When we bake a cake we need all the ingredients. We cannot leave out the flour or the sugar and expect the cake to look like the baker's down the street. However, Bill C-229 in proposing the amendment to the Bank Act may not produce the intended results that were indeed attained in the U.S. because it has left out some of the ingredients.
The real estate and financial service sectors in Canada are vastly different from those in the U.S. The regime involved in the chartering of banks is different. The real estate industry is different. There are different players involved in Canada.
I realize that this amendment is not votable, however, if it were, the proposed legislation would need a little more work done to it. For instance, the legislation would have to be explicit if it was intended to facilitate just business growth or would homeownership through mortgages like the U.S. also be targeted? If granting mortgages was an intended result, then obviously the Canada Mortgage and Housing Corporation would play a role.
Leaving the mortgage aspect aside, I note that this is the third time the bill has been before the House. As I mentioned earlier, it has a very good goal in mind. However, if it comes to the House a fourth time, there may be some utility in dissecting not only the U.S. community reinvestment act, but also the housing and community development act and the urban housing program to see if any of the provisions found there might be helpful to Canada.

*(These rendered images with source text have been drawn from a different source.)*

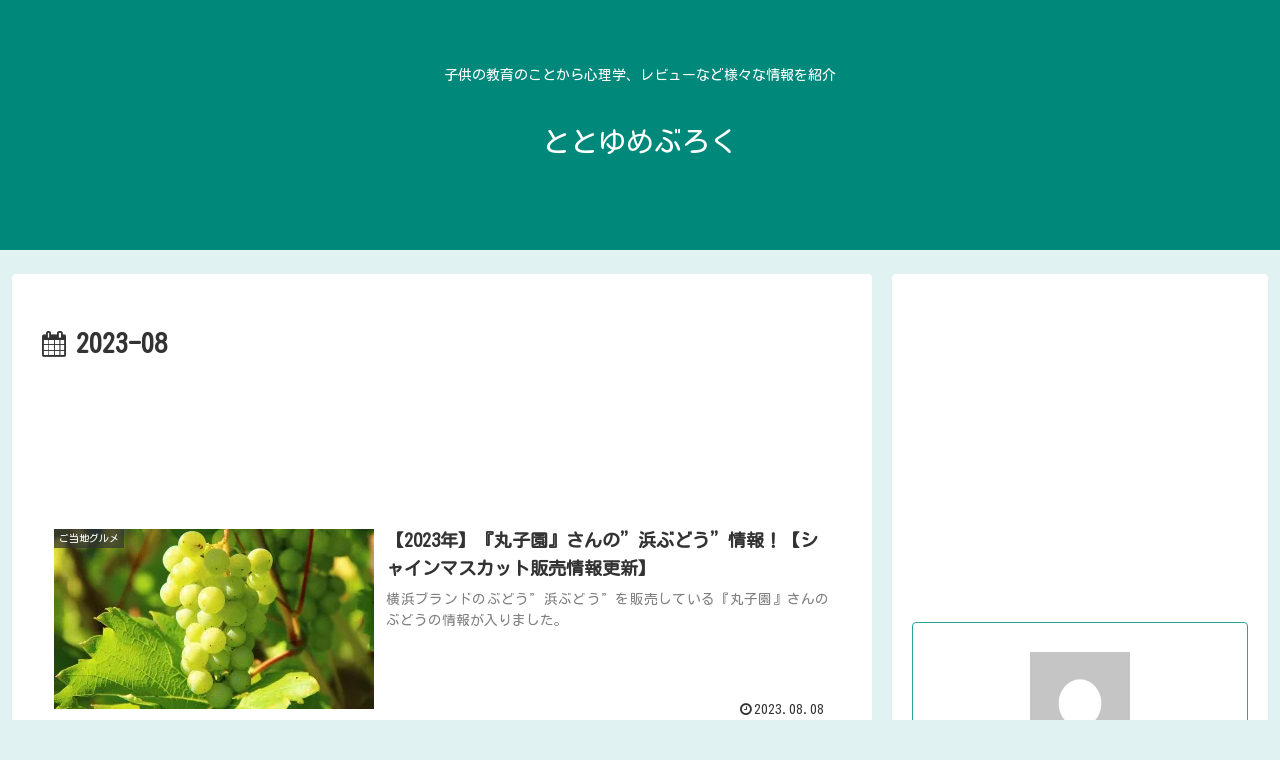

--- FILE ---
content_type: text/html; charset=utf-8
request_url: https://www.google.com/recaptcha/api2/aframe
body_size: 267
content:
<!DOCTYPE HTML><html><head><meta http-equiv="content-type" content="text/html; charset=UTF-8"></head><body><script nonce="pw6lWprLUI78TZhgMdi3RQ">/** Anti-fraud and anti-abuse applications only. See google.com/recaptcha */ try{var clients={'sodar':'https://pagead2.googlesyndication.com/pagead/sodar?'};window.addEventListener("message",function(a){try{if(a.source===window.parent){var b=JSON.parse(a.data);var c=clients[b['id']];if(c){var d=document.createElement('img');d.src=c+b['params']+'&rc='+(localStorage.getItem("rc::a")?sessionStorage.getItem("rc::b"):"");window.document.body.appendChild(d);sessionStorage.setItem("rc::e",parseInt(sessionStorage.getItem("rc::e")||0)+1);localStorage.setItem("rc::h",'1768973744898');}}}catch(b){}});window.parent.postMessage("_grecaptcha_ready", "*");}catch(b){}</script></body></html>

Finally, there are two brief comments that should be made about the bill as a whole. First, in a time when governments should be trying to reduce regulatory red tape and bureaucratic stifling, the bill seems to add a few more components to the already highly regulated banking sector. Meetings must occur and reports must be written with 13 or more components by bank representatives. These reports must be given to the superintendent. The superintendent must give the reports to the minister. The minister must lay the reports before each House of Parliament.
Sometimes reports and meetings are not needed but it is not to say reports would not be needed in these types of situations if this bill were ever passed. However, if legislation of this type were ever votable, then care must be taken to ensure that the statutorily dictated meetings and reports were properly administered.
The last point deals with the offences and penalties section under subsection 627.16 and 627.17.
If requested, the branch of a bank must meet with community representatives who have requested a consultation concerning the assistance the bank is giving to community reinvestment and any implementation measures developed or undertaken by the bank to achieve that reinvestment.
Paragraph 627.16(2) says that any person, and it is assumed that any person means the bank even though it does not say so explicitly, who does not meet, if requested, is liable to a fine not exceeding $50,000. Also, banks could receive $5,000 fines if they do not comply with the reporting requirements. Yet if the banks violate subsection 627.4, which states that the bank shall implement equity community reinvestment, no offence will have been committed.
Therefore, at the end of the day we have this legislation that statutorily directs meetings with community representatives and directs that reports must be written outlining the banks reinvestment strategy, both under threat of substantial fines. However there is no obligation for the banks to actually implement community reinvestment. There is a $5,000 fine for not writing the report that says they did not undertake any community reinvestment measures.
In closing, this might not be the most helpful way to ensure that community reinvestment gets accomplished. As stated before, the goals of the bill are commendable but the drafters have not reasoned it out to the point where it could be seriously adopted in the House.